The country, one of the hardest hit nations in the global economic crisis, has been struggling to rein in its budget deficit while keeping the budget on track and reducing its especially high tax burden on corporations.
Gordon Bajnai, who took over as prime minister last week, announced on Sunday that the government would raise the value added tax rate to 25 percent from 20 percent effective July 1 while reducing corporation's payroll taxes.
"That means that for people earning the minimum wage, employer costs will fall in excess of 7 percent, almost 8 percent and for people earning the average wage, it'll decline by 6 percent," Oszko said.
But Oszko said the VAT rise would push inflation to a peak of 6.5-7 percent in December and mean an average annual inflation of 4.5 percent for the year, above the ministry's previous forecast for 3.7-3.9 percent.
The country became the first European Union (EU) nation last year to seek IMF help, and kept its economy afloat with a $25.1 billion package funded by the IMF, the EU and the World Bank.

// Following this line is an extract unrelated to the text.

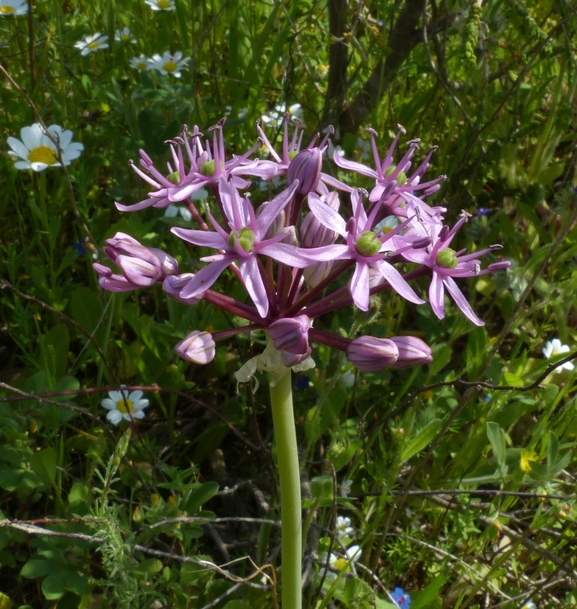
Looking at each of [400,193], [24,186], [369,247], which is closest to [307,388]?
[400,193]

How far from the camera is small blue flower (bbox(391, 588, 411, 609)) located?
87.0 inches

Hungary expects its economy to shrink by up to 6 percent this year as its export-driven economy suffers on Europe's waning demand and its domestic consumption implodes on rising unemployment and higher consumption taxes.
Oszko said the budget contained some reserves, on the magnitude of 80 billion forints, in case the environment deteriorates further.
Bajnai announced spending cuts worth 400 billion forints for 2009 and 900 billion forints for 2010 through cuts in pension, wages and social spending.
The cuts will keep the deficit under 3 percent of GDP in 2009, in line with the IMF's conditions and will help put the primary surplus, or the surplus before debt service costs, above 4 percent of GDP by 2010.
Some analysts have been worried that the government's low popularity could hamper its effort to pass the needed legislation but Oszko said he saw solid consensus behind the measures and expected the necessary laws to be passed in weeks or months at the latest but before the autumn.